Je ne sais pas si Flaubert a beaucoup aimé ; il attacha son génie à des formes d’autre sorte ; sans aimer, il pouvait rester grand.

Il fut le fondateur d’une religion littéraire ; il purifia le style et lui rendit la   précision du mot que Boileau avait enseignée.

Telle fut la partie essentielle de sa réforme. On a trop écrit et l’on écrira trop encore à ce sujet, pour que je veuille développer l’esthétique de Gustave Flaubert.

Mais ses nombreux disciples n’ont vu que le côté extérieur de son œuvre. Peut-être sont-ils excusables : l’auteur de Salammbô a toujours insisté sur ce point. C’était inévitable, puisqu’en cela résidait son originalité.  À cette époque, le besoin d’un rappel à la discipline se faisait sentir. Non pas qu’il n’y eut avant lui des stylistes consciencieux : Chateaubriand, cultivait l’harmonie des phrases ; Victor Hugo avait des mots étincelants.

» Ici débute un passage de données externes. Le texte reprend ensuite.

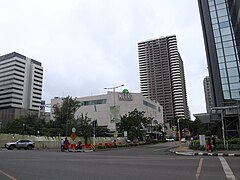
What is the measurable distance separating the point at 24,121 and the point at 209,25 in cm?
5679

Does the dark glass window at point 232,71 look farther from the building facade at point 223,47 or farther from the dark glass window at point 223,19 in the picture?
the dark glass window at point 223,19

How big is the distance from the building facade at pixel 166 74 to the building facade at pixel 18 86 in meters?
63.9

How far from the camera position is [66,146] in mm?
31641

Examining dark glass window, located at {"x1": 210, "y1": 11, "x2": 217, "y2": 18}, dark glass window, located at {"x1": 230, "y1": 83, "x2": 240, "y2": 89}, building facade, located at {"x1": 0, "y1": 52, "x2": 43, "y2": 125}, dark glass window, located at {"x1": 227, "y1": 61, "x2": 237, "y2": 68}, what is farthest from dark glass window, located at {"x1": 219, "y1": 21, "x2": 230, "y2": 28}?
building facade, located at {"x1": 0, "y1": 52, "x2": 43, "y2": 125}

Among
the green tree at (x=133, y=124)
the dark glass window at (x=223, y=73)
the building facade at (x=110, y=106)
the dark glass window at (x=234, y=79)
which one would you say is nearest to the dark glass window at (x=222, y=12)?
the dark glass window at (x=223, y=73)

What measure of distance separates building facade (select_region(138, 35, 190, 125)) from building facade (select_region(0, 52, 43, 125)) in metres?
63.9

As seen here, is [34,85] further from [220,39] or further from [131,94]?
[220,39]

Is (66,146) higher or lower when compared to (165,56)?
lower

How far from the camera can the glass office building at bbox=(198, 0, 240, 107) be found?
47094 millimetres

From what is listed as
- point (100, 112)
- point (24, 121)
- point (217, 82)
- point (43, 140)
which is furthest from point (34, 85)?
point (217, 82)

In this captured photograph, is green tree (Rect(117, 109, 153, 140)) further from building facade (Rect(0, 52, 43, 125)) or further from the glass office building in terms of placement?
building facade (Rect(0, 52, 43, 125))

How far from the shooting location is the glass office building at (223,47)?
1854 inches

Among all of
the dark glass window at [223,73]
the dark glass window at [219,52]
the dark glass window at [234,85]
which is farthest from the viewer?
the dark glass window at [219,52]

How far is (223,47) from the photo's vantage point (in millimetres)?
49938
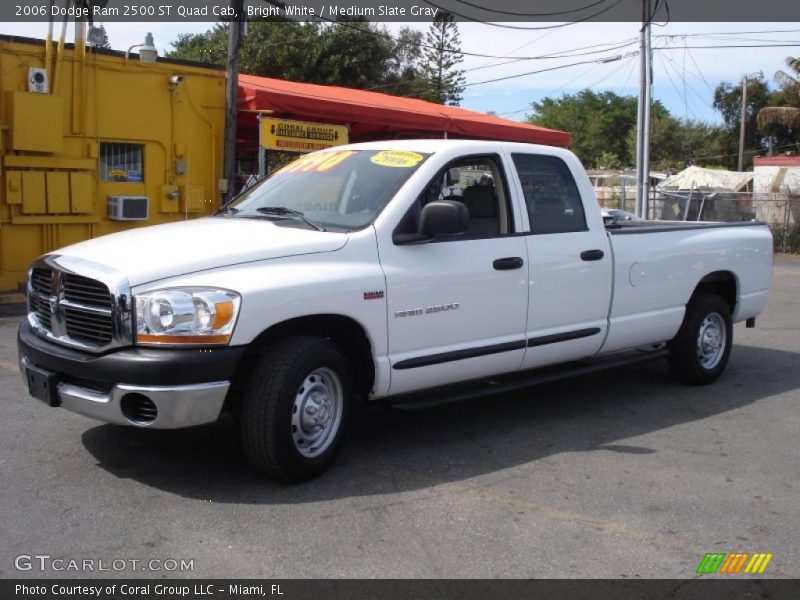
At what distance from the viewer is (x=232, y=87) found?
13.9 metres

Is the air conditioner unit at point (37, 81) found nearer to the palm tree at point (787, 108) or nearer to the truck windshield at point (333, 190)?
the truck windshield at point (333, 190)

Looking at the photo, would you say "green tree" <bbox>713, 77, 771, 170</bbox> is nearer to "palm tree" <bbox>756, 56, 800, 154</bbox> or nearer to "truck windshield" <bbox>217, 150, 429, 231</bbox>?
"palm tree" <bbox>756, 56, 800, 154</bbox>

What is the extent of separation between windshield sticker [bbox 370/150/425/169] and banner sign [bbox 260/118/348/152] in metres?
8.36

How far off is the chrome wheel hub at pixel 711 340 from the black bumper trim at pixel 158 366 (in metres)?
4.50

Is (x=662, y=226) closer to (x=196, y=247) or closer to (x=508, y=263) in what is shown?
(x=508, y=263)

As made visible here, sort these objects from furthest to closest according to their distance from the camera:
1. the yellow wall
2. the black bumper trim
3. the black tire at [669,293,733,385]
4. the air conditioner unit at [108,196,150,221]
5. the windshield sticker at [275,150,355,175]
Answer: the air conditioner unit at [108,196,150,221] < the yellow wall < the black tire at [669,293,733,385] < the windshield sticker at [275,150,355,175] < the black bumper trim

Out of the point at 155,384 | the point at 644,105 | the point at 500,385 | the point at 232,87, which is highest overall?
the point at 644,105

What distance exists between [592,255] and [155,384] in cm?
327

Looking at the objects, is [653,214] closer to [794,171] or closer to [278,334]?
[794,171]

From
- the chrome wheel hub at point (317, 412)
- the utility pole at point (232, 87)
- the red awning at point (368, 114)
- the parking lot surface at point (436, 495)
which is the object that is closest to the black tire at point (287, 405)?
the chrome wheel hub at point (317, 412)

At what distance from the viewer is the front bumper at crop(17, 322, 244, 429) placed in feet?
14.0

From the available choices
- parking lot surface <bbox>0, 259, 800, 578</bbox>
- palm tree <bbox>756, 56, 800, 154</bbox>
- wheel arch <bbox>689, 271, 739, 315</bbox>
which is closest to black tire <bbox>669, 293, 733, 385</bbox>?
wheel arch <bbox>689, 271, 739, 315</bbox>

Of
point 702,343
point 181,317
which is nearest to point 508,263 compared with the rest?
point 181,317

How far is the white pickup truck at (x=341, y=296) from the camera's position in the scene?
14.3ft
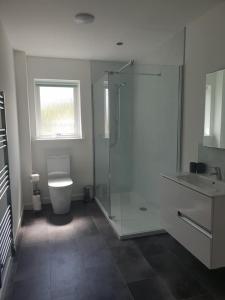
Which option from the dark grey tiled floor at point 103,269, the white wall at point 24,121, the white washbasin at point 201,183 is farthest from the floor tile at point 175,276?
the white wall at point 24,121

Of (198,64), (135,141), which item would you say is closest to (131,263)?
(135,141)

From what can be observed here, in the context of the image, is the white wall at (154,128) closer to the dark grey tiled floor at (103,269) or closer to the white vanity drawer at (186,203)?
the white vanity drawer at (186,203)

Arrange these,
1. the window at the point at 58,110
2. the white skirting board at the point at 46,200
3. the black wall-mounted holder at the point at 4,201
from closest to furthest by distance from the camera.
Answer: the black wall-mounted holder at the point at 4,201 → the white skirting board at the point at 46,200 → the window at the point at 58,110

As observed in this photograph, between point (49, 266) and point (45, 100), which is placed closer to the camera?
point (49, 266)

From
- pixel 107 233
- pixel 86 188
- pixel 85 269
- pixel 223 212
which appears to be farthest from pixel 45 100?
pixel 223 212

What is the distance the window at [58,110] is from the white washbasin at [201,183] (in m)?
2.14

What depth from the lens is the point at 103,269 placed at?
6.97 feet

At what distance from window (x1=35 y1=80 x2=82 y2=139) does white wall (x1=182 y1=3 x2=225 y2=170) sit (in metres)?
1.92

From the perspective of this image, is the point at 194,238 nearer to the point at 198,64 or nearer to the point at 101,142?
the point at 198,64

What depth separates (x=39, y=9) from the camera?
2023 mm

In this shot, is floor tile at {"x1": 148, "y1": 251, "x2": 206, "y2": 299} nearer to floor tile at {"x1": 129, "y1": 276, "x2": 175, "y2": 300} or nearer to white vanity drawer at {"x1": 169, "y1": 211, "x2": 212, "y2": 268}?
floor tile at {"x1": 129, "y1": 276, "x2": 175, "y2": 300}

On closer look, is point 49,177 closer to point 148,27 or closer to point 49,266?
point 49,266

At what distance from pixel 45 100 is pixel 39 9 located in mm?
1866

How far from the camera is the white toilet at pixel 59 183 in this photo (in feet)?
10.7
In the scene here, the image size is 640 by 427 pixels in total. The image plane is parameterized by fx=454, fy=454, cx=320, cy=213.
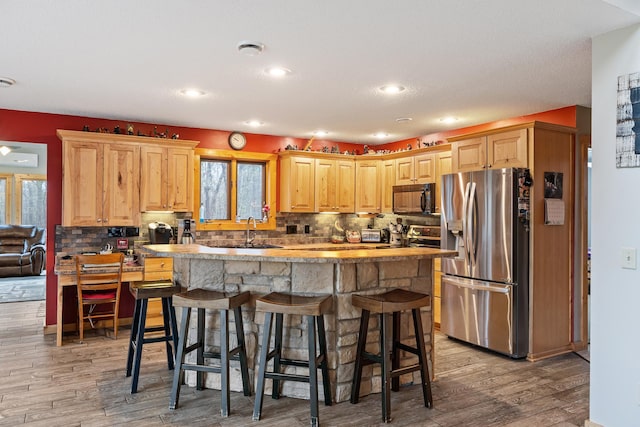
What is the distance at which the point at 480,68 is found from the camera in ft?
11.3

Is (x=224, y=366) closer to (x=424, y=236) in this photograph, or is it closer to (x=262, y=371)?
(x=262, y=371)

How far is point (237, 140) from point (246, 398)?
3701 mm

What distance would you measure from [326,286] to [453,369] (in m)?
1.59

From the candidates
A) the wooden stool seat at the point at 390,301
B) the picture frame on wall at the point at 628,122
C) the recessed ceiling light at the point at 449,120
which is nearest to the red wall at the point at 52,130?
the recessed ceiling light at the point at 449,120

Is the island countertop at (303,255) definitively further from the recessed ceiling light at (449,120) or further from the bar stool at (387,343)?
the recessed ceiling light at (449,120)

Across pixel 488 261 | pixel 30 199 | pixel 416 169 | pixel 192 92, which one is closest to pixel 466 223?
pixel 488 261

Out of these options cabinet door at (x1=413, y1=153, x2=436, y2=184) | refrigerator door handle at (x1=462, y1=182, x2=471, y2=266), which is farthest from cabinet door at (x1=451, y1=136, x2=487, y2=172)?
cabinet door at (x1=413, y1=153, x2=436, y2=184)

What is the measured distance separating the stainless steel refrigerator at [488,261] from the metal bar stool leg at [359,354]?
1.84 m

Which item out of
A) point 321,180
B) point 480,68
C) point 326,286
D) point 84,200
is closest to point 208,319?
point 326,286

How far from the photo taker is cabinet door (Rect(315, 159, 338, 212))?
6.39 meters

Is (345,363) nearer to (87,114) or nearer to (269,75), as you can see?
(269,75)

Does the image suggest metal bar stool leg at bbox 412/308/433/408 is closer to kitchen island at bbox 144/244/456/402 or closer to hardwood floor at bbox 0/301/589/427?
hardwood floor at bbox 0/301/589/427

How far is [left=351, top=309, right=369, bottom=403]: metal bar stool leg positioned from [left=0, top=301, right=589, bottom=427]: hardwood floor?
90mm

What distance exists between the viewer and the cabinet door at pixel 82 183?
4.87 metres
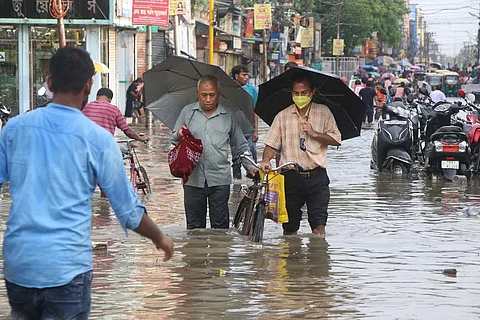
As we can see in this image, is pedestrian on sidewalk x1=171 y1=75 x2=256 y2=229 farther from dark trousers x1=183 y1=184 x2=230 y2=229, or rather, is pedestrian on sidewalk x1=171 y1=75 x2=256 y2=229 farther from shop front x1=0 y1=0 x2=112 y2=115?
shop front x1=0 y1=0 x2=112 y2=115

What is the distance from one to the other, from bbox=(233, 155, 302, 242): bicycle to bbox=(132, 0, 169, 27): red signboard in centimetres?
2202

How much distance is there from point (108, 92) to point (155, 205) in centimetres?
158

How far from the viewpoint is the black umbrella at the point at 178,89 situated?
34.1 ft

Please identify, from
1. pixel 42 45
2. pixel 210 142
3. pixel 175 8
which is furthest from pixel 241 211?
pixel 175 8

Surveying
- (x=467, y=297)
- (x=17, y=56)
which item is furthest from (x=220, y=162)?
(x=17, y=56)

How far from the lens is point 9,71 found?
115ft

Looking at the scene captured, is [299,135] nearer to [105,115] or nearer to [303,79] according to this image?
[303,79]

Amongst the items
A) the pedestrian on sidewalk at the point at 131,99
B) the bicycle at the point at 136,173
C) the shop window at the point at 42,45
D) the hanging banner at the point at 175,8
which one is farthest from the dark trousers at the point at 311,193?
the hanging banner at the point at 175,8

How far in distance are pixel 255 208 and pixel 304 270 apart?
3.38 feet

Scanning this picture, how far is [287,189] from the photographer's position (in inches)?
391

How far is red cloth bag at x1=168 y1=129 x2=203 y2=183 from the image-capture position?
970 centimetres

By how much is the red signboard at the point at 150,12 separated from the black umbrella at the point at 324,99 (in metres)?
21.8

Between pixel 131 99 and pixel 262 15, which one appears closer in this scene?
pixel 131 99

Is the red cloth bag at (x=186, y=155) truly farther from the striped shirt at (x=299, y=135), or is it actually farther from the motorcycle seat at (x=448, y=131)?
the motorcycle seat at (x=448, y=131)
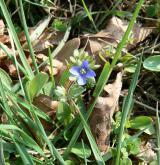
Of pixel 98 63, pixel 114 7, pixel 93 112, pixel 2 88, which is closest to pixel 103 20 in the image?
pixel 114 7

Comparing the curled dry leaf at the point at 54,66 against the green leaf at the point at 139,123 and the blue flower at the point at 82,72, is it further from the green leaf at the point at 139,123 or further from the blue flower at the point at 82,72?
the green leaf at the point at 139,123

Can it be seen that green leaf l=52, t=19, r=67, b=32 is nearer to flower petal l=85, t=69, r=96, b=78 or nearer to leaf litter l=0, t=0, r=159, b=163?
leaf litter l=0, t=0, r=159, b=163

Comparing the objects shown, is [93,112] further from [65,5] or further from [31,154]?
[65,5]

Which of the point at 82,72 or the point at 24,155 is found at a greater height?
the point at 82,72

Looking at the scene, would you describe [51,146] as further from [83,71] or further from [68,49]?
[68,49]

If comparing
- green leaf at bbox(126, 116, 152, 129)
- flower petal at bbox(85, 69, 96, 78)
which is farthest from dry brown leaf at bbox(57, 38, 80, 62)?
green leaf at bbox(126, 116, 152, 129)

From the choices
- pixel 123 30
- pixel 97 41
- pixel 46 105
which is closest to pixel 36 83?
pixel 46 105
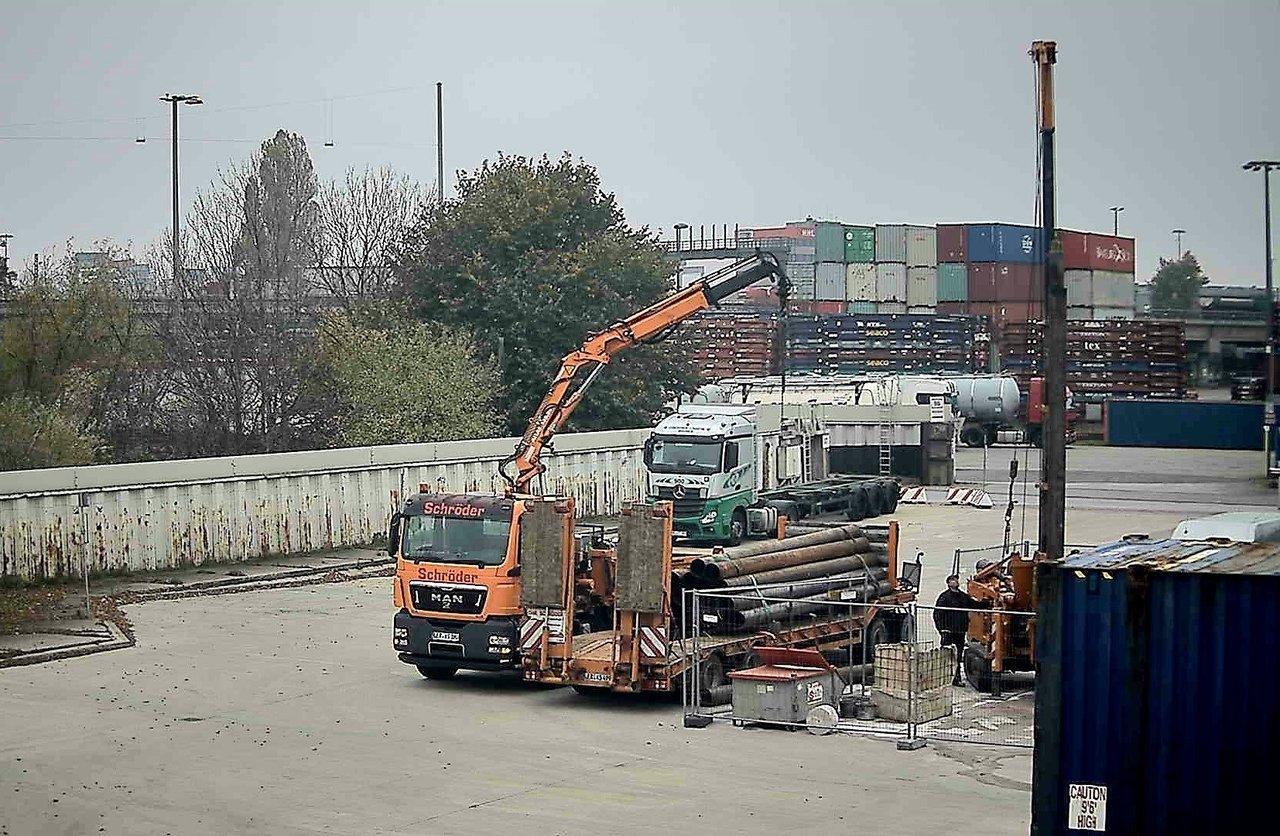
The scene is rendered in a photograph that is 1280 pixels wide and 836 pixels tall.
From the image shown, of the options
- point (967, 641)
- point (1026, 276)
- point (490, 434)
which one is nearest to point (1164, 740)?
point (967, 641)

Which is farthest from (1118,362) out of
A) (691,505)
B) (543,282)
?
(691,505)

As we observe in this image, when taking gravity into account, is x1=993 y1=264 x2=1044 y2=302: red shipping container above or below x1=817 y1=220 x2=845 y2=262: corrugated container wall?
below

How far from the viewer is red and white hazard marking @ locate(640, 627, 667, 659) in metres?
18.8

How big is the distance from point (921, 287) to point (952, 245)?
8.94 feet

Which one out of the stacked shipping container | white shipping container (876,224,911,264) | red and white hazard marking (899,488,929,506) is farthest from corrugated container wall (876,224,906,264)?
red and white hazard marking (899,488,929,506)

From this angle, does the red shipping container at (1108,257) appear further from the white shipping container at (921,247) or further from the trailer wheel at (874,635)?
the trailer wheel at (874,635)

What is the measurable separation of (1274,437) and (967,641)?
3247 cm

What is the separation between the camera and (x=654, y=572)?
18688 mm

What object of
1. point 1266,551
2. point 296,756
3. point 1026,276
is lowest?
point 296,756

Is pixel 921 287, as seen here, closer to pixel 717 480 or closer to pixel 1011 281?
pixel 1011 281

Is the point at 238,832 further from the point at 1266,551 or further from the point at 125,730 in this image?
the point at 1266,551

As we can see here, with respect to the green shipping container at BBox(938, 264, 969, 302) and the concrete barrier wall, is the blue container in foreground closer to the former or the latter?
the concrete barrier wall

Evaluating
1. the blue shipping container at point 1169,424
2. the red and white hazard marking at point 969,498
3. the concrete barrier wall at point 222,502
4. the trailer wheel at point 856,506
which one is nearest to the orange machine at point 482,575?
the concrete barrier wall at point 222,502

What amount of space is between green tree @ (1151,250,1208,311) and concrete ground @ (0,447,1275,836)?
11.8 m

Mais Flaubert précisa, émit en système, par ses créations, les principes trop oubliés, de l’éloquence de Bossuet et de Buffon.

Les vocables avaient perdu leur valeur ; la pensée et les sentiments , surtout chez les auteurs préoccupés de sociologie et de morale, accaparaient si bien l’attention que les termes qui les exprimaient étaient négligés. On écrivait avec des à-peu-près comme on lisait entre les lignes. La banalité de l’expression facilitait même la compréhension du lecteur ; mais quand Flaubert voulut vraiment, choisir le mot exact, mettre à profit toutes les possibilités de la syntaxe, rendre la vie du relief à la prose qu’un trop long usage avait rendue fruste, il dérouta, stupéfia le critique qui l’accusa tout d’abord de mal écrire ! Aventure analogue arriva aux grands compositeurs. Et sachons bien que le même reproche eût persisté jusqu’à nos jours où la plupart savent plus qu’ils ne sentent, si les Lecomte de Liste et les Théophile Gautier n’étaient venus à son secours. Je parie que si l’on présentait plusieurs phrases de l’Éducation sentimentale, le moins connu de ses ouvrages, à des pédants, ils les condamneraient, jusqu’au moment où on leur en découvrirait la provenance. Nous savons que, pour ces gens, bien écrire, c’est mettre l’orthographe, éviter comme un péché mortel la répétition des mêmes mots et employer les locutions toutes faites, ainsi que les périphrases, chères aux académiciens.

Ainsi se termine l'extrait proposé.